Right know, your questions are sort of along the lines of-
“How much is a tax stamp on a machine gun?  How do you file the firing pin to make a machine gun? When my machine gun magazine empties and the slide is clacking back and forth on empty, is it at the same rounds per minute as when I was firing?  Why do my bullets rise when I shoot them?”

So it’s kind of hard to sort out.

Go read The Fabric of the Cosmos by Brian Green. He's an astrophysicist and professor. It's a really good book. Minimal math and he's able to distill a lot of this down pretty well. Most of the book is about the Big Bang, but there's a lot of relativity discussion too, as they have a lot of overlap.

I don’t well remember formulas, so I tend to remember this.

If you have a laser in the spaceship that emits photons perpendicular to the direction of travel of the spaceship (as seen by an observer onboard), how long does it take those photons to hit the opposite wall? If the distance to the wall is d, it is d/c .

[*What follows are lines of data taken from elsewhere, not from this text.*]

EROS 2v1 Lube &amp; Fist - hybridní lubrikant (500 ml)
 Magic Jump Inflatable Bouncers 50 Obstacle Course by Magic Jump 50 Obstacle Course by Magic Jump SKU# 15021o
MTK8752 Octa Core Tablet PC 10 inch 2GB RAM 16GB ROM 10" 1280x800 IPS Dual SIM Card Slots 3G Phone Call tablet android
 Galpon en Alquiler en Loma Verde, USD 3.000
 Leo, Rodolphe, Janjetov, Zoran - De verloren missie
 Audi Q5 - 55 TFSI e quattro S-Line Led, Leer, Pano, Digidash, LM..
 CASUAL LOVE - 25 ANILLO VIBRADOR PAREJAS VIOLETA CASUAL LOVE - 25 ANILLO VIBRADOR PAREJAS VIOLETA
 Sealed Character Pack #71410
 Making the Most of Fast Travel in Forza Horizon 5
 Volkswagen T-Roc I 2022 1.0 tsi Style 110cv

To an outside observer things are different. The photons are still traveling at c, but they are not traveling perpendicular to the ships travel. Instead they have a velocity component v1 equal to the ships speed in the direction of the ships travel and another velocity component v2 perpendicular to the ships velocity. The total speed of the photon is of course still c (in a direction that will take it from the laser emitter to where the wall directly opposite the laser emitter will be by the time the photon gets there, making the hypotenuse of a right triangle), thus by Pythagoras theorem:

c^2 = v1^2 + v2^2
v2^2 = c^2 - v1^2
v2 = (c^2 - v1^2)^(1/2)

To an outside observer it takes d/v2 time for the photon emitted by the laser to hit the wall vs d/c for someone onboard the ship (since some of it’s speed is “wasted” keeping up with the ship so it still lands on the same spot on the opposite wall as seen by someone onboard the ship). So t’ = c / v2. Replace v2 with the above and rename v1 to v:

t’ = c / (c^2 - v^2)^(1/2)

This is very similar to the Lorentz formula mentioned above.

So if you are traveling as 0.5c your time dilation is

t’ = c / (c^2 - (c/2)^2)^(1/2)
t’ = c / (3c^2 / 4)^(1/2)
t’ = c / 0.866c
t’ = ~1.1547

So 1.1547 times as much time passes to an outside observer vs someone onboard the ship.